Indeed, there were dozens of empty green seats in the stands at the start, despite all the buzz in the tennis world about the rematch. Almost from the moment Isner and Mahut randomly were paired off in Friday's draw at the All England Club, everyone has been talking about the odd coincidence.
Said Isner: "Friday, Saturday, Sunday, Monday, I heard a lot about this match (and) what we did last year. It was tough. I'm assuming I won't get asked a lot of questions about last year's match from now on."
Earlier Tuesday, 16-time Grand Slam champion Roger Federer was asked whether he was looking forward to the second version of Isner-Mahut.
"In some ways, it's a crazy idea that they're playing again. But it's wonderful. I think it's great for the fans who missed it last year to just at least go show respect to those guys who hung in there," Federer said. "I'll try to watch them. I hope it finishes today."
Isner and Mahut were scheduled as the fourth match on Court 3, so they didn't walk out until 6:15 p.m. After the coin toss, they paused to pose for photographers while standing at the net, and Isner tapped Mahut on the shoulder before heading to the baseline to begin warming up. After the match, they hugged.

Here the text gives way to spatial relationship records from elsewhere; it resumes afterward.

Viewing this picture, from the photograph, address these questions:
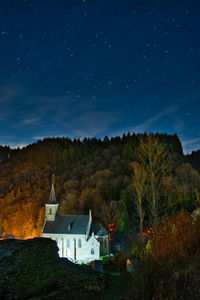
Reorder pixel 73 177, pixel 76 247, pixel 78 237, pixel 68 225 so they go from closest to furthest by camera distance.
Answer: pixel 76 247, pixel 78 237, pixel 68 225, pixel 73 177

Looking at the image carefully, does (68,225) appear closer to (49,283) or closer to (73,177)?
(73,177)

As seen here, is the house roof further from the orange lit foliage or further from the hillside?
the orange lit foliage

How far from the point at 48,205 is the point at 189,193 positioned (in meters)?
24.7

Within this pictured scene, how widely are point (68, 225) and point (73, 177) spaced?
30.4 m

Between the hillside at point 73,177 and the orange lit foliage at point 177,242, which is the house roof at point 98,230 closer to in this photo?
the hillside at point 73,177

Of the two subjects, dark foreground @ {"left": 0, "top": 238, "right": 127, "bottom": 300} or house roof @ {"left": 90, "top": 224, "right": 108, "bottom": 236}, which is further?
house roof @ {"left": 90, "top": 224, "right": 108, "bottom": 236}

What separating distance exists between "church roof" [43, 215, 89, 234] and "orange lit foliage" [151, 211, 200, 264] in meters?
31.6

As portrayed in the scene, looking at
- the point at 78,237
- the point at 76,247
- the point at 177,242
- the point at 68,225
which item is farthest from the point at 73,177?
the point at 177,242

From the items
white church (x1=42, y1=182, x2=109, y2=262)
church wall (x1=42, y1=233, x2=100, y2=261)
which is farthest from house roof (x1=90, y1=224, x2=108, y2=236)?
church wall (x1=42, y1=233, x2=100, y2=261)

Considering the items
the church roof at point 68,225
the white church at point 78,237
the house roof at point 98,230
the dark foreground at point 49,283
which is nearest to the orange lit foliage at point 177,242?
the dark foreground at point 49,283

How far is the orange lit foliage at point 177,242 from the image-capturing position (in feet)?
16.0

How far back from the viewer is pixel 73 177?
6631 cm

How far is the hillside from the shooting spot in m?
44.3

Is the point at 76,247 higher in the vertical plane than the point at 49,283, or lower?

They've become friends since last year's shared ordeal, speaking to each other or exchanging text messages two or three times a week — although never discussing a certain match.
After last year's loss, France's Mahut said Tuesday, "At first, I was really disappointed. ... I'm still disappointed. But what we did last year, it's much more than a tennis match. ... I'm very proud of it."
Part of the reason their record-breaking match went as long as it did was because neither could manage to break the other's serve, and Tuesday's first set followed that pattern. But in the tiebreaker, Isner raced to a 6-1 lead and eventually took the set when Mahut sailed a backhand passing shot long.
The first break of serve came when Mahut pushed a forehand long to give Isner a 3-1 lead in the second set. And Isner broke again to end that set. During the rest period before the third, the 6-foot-9 Isner put a towel down on the sideline and got on his back, turning to both sides to stretch his back.
He was broken for the only time all day to fall behind 2-1 in the third set, and by then it was past 8 p.m.
There are no artificial lights anywhere other than Centre Court at Wimbledon, and even on a clear evening, it's rare for play to stretch much beyond 9 p.m.
That amounted to the closest thing to drama.
"I was down a break, and I was telling myself that if I lose the third set, chances are we're not going to finish this match," Isner said. "Everybody's going to start talking about how it's going into a second day, maybe into another third day."
No such problems.
Isner broke back to 4-all, and again came through in a tiebreaker. He finished with 41 winners and only 10 unforced errors.
"He just played better than me, and that's it," Mahut said.
Isner was asked to compare how it felt to win his two very different matches against Mahut.
"I would say I was more relieved last year to finally get it over with, because what we did was remarkable, and you can't ever think something like that could happen. But I also knew, to be honest, after last year's match that I had no shot in the second round. That was kind of tough to swallow," Isner said.
"This year, I'm happy to get through this one. The goal is the second week," he added. "If you can get to that, anything's possible."